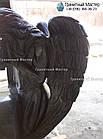 Скульптура ангела СА-20, фото 9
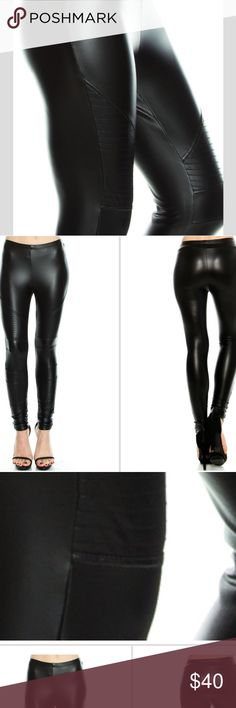 Black sequin leggings A fun twist to a regular pair of leggings, rich looking  True to size  Polyester and spandex blend  Fully lined interior Pants Leggings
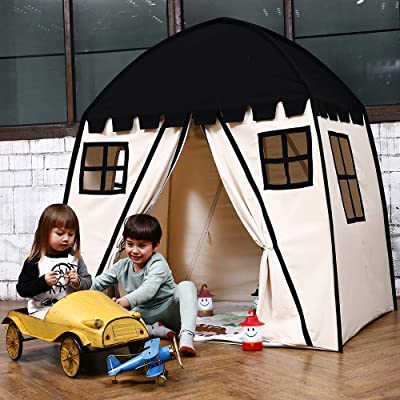 Love Tree Large Kids Teepee Tent Portable Children Play Tent for Boys Indoor Outdoor Use Fort with Carrying Case Black: Toys & Games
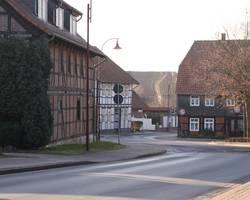 Menu: Ortschaften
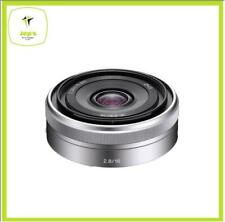Sony E 16mm F2.8 SEL16F28 Wide Angle Prime Lens Brand New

==*==

◆ **About this task**
Omit the pictures, then output every record exactly as given.

◆ **Answer to the problem**
 Скульптура ангела СА-20, фото 9
 Black sequin leggings A fun twist to a regular pair of leggings, rich looking  True to size  Polyester and spandex blend  Fully lined interior Pants Leggings
 Love Tree Large Kids Teepee Tent Portable Children Play Tent for Boys Indoor Outdoor Use Fort with Carrying Case Black: Toys & Games
 Menu: Ortschaften
Sony E 16mm F2.8 SEL16F28 Wide Angle Prime Lens Brand New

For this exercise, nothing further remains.